Russell believed the Softs were his only chance of fighting for victory, with the former Williams Racing driver admitting the team had “nothing to lose”.
“I think we had nothing to lose,” the 24-year-old said.
“We were pushing absolutely flat out and we knew that was our only opportunity to fight for victory.
“In our strategy meetings, we said we need to be bold in our decisions to be able to fight for victory and I think, starting on that medium, it was clear that the others were going to be doing a two-stop. As I said, we just absolutely went for it.
“And when we saw Max [Verstappen] in our sights, that was really exciting. It was probably, for me personally, the most enjoyable race I’ve ever had in Formula 1, just being able to push so hard for so long on such an exceptional circuit as well. I think it was really quite fun.”
Despite enjoying the race, the German team’s winless streak this season continues, with time quickly running out if Mercedes want to continue their record of winning at least one race every year since 2012.

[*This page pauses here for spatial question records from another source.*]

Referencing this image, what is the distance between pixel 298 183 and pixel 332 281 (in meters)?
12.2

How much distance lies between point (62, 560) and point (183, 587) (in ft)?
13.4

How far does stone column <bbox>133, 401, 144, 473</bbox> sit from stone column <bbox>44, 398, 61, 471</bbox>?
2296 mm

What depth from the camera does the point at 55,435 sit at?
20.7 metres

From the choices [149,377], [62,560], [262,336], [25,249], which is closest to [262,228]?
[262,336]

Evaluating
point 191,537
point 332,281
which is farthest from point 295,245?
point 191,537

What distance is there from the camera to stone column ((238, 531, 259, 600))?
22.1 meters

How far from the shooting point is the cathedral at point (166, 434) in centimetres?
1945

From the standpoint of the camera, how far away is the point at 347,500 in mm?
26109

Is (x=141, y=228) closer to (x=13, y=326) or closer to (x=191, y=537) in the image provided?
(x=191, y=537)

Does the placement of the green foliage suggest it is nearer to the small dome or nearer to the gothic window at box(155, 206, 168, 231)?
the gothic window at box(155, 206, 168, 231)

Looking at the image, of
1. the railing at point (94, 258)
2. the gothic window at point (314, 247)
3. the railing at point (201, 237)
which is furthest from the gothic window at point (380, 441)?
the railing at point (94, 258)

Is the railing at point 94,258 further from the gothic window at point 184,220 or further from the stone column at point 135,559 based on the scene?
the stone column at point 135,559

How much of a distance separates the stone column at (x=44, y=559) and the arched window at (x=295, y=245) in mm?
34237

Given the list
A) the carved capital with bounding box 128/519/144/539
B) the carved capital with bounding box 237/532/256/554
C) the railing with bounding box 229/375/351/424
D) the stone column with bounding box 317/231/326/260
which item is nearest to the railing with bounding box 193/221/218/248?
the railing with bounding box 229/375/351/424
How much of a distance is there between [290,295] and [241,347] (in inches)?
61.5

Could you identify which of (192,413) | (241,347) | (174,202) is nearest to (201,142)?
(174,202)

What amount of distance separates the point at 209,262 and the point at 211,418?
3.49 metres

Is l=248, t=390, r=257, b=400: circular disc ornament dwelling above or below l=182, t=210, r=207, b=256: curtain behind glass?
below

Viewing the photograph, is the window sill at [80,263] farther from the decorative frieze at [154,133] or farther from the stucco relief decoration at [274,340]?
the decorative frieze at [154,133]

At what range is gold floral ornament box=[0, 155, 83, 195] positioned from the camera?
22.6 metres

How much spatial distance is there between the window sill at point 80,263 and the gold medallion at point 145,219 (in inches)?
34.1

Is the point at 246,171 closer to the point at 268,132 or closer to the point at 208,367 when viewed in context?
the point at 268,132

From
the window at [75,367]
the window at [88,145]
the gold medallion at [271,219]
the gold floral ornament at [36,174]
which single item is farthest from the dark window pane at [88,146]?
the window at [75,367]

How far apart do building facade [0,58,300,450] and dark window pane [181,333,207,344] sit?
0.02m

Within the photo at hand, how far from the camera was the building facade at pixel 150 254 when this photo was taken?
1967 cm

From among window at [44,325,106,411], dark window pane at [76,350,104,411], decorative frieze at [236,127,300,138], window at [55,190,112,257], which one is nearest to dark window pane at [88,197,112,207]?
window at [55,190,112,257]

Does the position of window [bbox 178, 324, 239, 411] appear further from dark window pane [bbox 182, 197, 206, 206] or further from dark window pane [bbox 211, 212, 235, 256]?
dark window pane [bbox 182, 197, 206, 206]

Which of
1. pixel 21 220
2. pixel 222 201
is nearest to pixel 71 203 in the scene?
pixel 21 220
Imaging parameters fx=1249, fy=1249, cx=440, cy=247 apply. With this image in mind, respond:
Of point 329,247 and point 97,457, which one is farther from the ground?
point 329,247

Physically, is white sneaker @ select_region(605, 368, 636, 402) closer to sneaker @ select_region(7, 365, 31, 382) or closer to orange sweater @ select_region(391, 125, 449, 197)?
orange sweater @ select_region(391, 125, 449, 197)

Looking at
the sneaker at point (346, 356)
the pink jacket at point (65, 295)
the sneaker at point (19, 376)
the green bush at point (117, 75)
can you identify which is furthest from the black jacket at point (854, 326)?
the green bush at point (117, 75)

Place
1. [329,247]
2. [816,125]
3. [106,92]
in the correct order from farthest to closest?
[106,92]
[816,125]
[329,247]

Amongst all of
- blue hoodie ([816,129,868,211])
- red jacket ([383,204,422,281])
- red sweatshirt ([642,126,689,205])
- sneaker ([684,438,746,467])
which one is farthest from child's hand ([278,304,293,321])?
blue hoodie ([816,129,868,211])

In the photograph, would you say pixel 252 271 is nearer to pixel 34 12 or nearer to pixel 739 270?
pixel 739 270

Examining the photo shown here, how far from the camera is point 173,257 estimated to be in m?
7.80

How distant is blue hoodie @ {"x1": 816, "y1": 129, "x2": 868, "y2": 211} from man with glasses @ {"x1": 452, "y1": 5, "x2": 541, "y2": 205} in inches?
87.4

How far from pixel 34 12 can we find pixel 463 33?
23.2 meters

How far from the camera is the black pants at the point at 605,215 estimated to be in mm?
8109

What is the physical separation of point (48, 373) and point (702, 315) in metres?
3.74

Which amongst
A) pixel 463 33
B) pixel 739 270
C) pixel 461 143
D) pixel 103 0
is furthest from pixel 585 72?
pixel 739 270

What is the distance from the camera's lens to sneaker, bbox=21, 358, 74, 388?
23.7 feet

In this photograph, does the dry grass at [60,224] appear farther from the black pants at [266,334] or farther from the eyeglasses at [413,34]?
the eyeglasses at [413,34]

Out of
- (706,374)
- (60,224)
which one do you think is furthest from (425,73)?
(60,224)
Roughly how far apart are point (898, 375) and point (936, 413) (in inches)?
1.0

The British driver does think the team can do it; however, they need to improve their qualifying performance first.
“There’s no doubt we’ve got the race pace to be able to win,” believes Russell.
“Absolutely sure of that. And had we been starting P2, 3, 4 we probably could have won the race today.
“Ultimately it’s going to come down to our qualifying performance on a Saturday. If we continue to qualify P6 and P8 as we have done in the last two race weekends, we’re going to really struggle to win a race. But we need to find a bit more magic in qualifying as we showed in Budapest.”